Saved data entries
────────────────────────────────────────
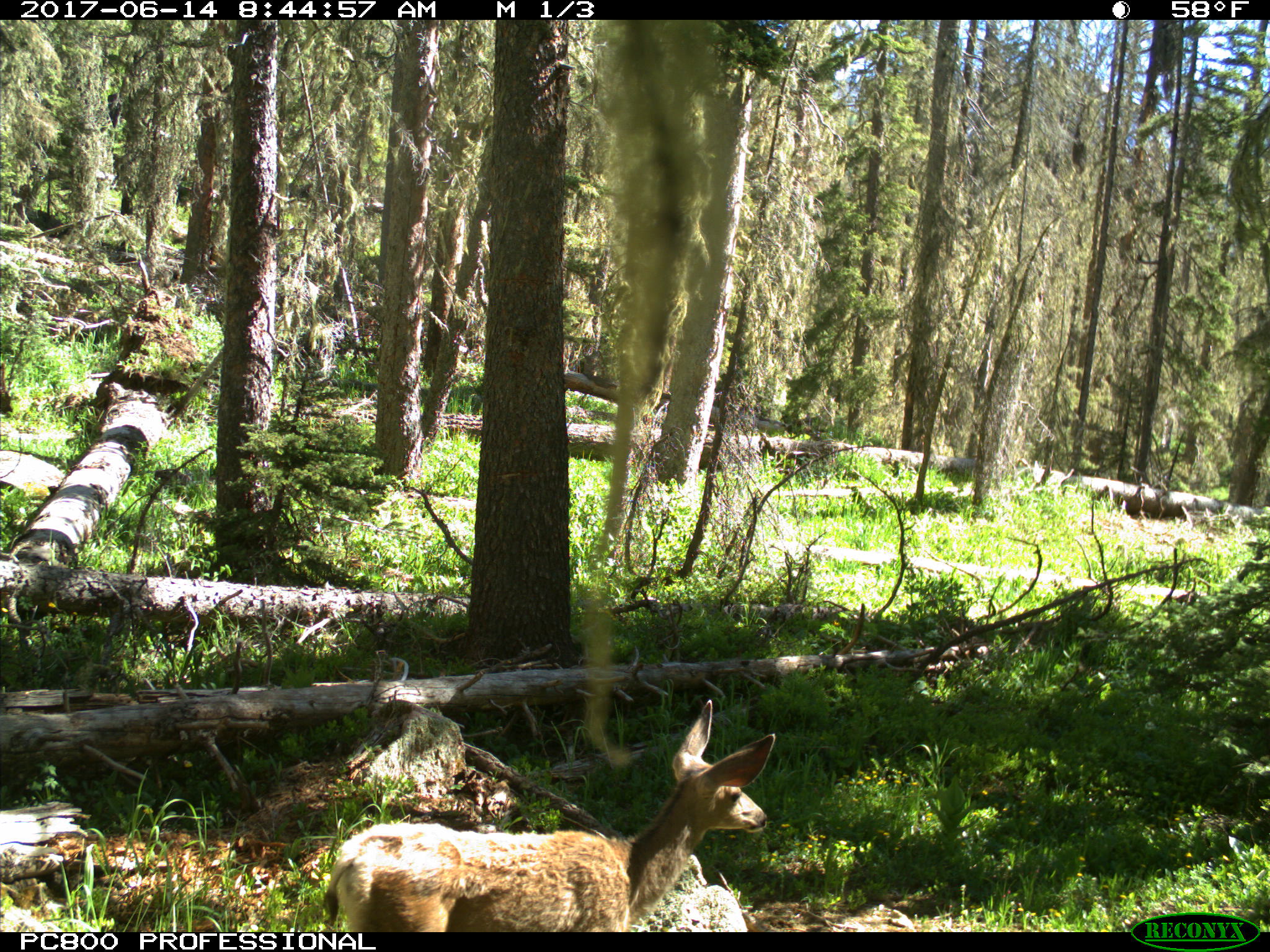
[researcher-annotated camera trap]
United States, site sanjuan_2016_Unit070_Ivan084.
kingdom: Animalia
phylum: Chordata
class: Mammalia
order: Artiodactyla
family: Cervidae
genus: Odocoileus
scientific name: Odocoileus hemionus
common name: mule deer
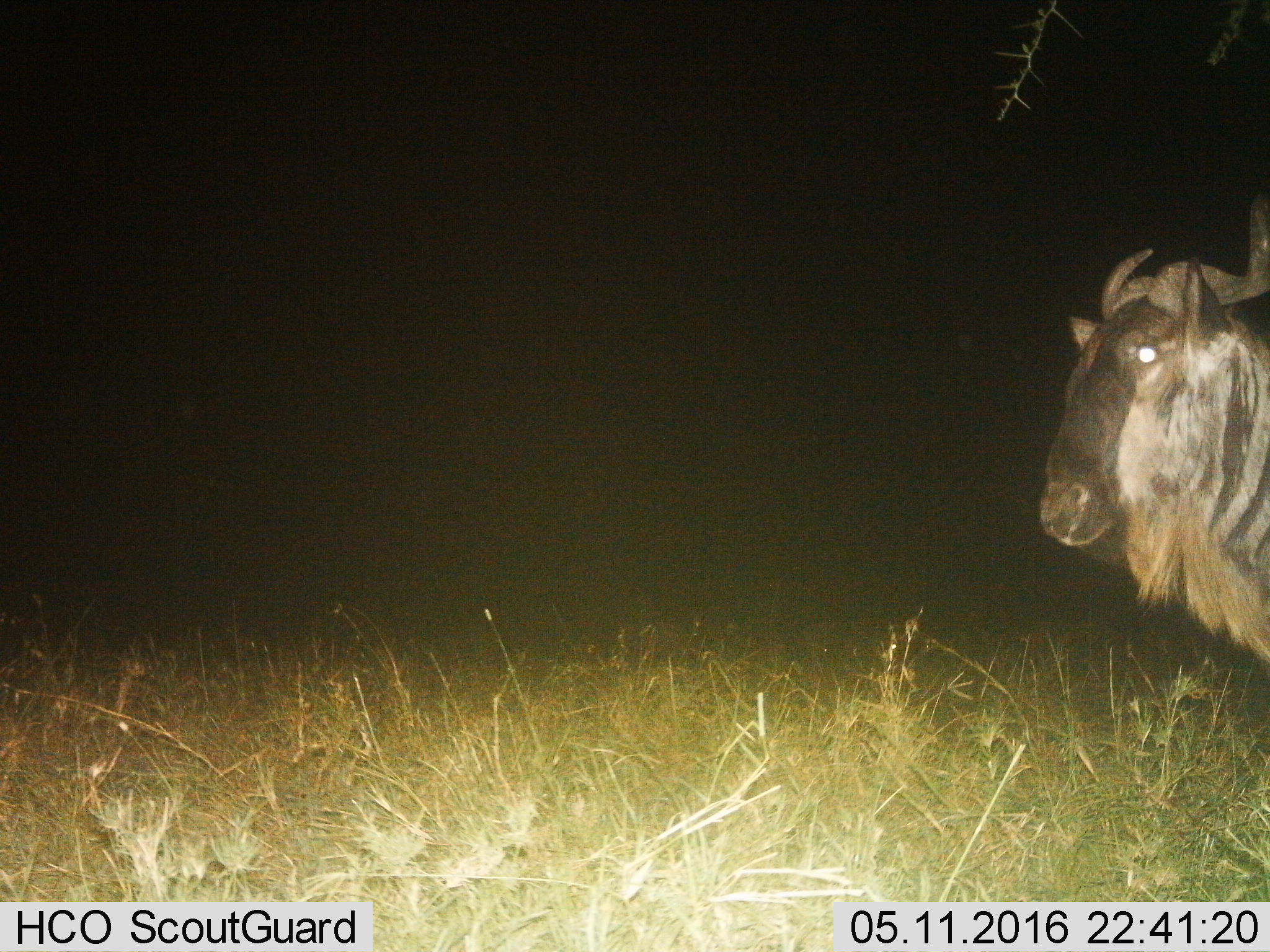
────────────────────────────────────────
▶ [Exercise directions]:
Line by line, write out the entries exactly, and leave the pictures out.

▶ [Answer]:
[researcher-annotated camera trap]
United States, site sanjuan_2016_Unit070_Ivan084.
kingdom: Animalia
phylum: Chordata
class: Mammalia
order: Artiodactyla
family: Cervidae
genus: Odocoileus
scientific name: Odocoileus hemionus
common name: mule deer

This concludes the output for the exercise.